Pour les femmes enceintes, la douleur aux lombaires ressentie lors de pyélonéphrite est semblable à la douleur de dos habituellement ressentie lors de la grossesse, ce qui peut les amener à négliger ce symptôme. Au moindre doute, consultez un médecin et faites une analyse d’urines. Enfin, pour les enfants ou nouveau-nés, il se peut que la pyélonéphrite ne génère que de la fièvre comme symptôme apparent : face à une fièvre nue, il est facile de réaliser un examen urinaire pour écarter le doute.

Soulager et soigner une pyélonéphrite

Comment soulager une pyélonéphrite ? 

Le meilleur moyen de soulager une pyélonéphrite est de la soigner grâce à un traitement à base d’antibiotiques. Sont généralement aussi prescrits des antalgiques (anti-douleurs) pour atténuer la douleur de la pyélonéphrite. Il est également recommandé de se reposer et de consommer une grande quantité d’eau.

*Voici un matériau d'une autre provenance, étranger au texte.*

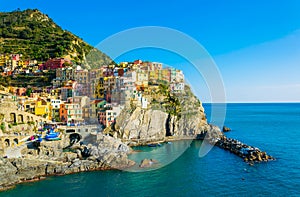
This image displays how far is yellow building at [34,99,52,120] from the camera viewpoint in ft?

Comment soigner une pyélonéphrite ? 

Soigner une pyélonéphrite commence par son bon diagnostic : examen clinique en cabinet médical ou tests en laboratoire selon les cas. Il n’est pas recommandé de laisser la pyélonéphrite se soigner d’elle-même. En effet, il existe de nombreux risques de complication en cas d’évolution naturelle sans traitement :

  • Risque d’abcès péri-rénal (infection majeure du rein avec collection de pus)
  • Risque de  sepsis ou choc septique (passage de l’infection dans le sang)
  • Risque de pyélonéphrite chronique : destruction progressive du rein pouvant évoluer vers l’insuffisance rénale 

Une fois diagnostiquée, votre médecin vous prescrira un traitement antibiotique dans la majorité des cas, et administré par voie orale. La durée du traitement est souvent de 7 à 10 jours afin de permettre la bonne diffusion du traitement dans le rein. Concrètement, les antibiotiques agissent sur l’infection en stérilisant les voies urinaires. En général, le traitement débute par un traitement probabiliste (probablement efficace sur le germe responsable de la PNA), le temps d’avoir les résultats de l’ECBU indiquant la bactérie responsable de l’infection. Une fois les résultats reçus, le traitement est adapté à la bactérie en question.

Quand consulter pour une pyélonéphrite ?

La pyélonéphrite est bénigne si elle est bien traitée, et suffisamment tôt. Aux moindre symptômes d’infection urinaire, prenez rendez-vous chez votre médecin qui vous conseillera la marche à suivre pour éviter la moindre complication d'une infection urinaire en pyélonéphrite. Si vos symptômes sont ceux d’une pyélonéphrite, ne tardez plus à consulter pour éviter les complications supplémentaires . Votre médecin saura identifier les facteurs à risque et - en plus de vous soigner - pourra vous aider à réduire les chances de récidive. Le traitement étant relativement léger et rapide, le risque de complication n’en vaut pas la chandelle !

La pyélonéphrite est une infection urinaire qui touche les reins. Elle est généralement le résultat d’une complication d’une cystite mal ou non traitée. Elle n’est pas dangereuse si elle est bien traitée, et elle a l’avantage d’être facilement traitée, à l’aide d'antibiotiques. Bien que bénigne (comme la cystite), ne pas la traiter peut amener à d’importantes complications. Il est donc fortement recommandé de consulter votre médecin en cas de doute ou de symptôme. Retenez que la fièvre et les douleurs aux dos, en plus des symptômes de la cystite, sont des indices majeurs de cette infection. Et surtout : ne laissez pas une infection urinaire sans traitement, pour éviter cette évolution désagréable de l’infection.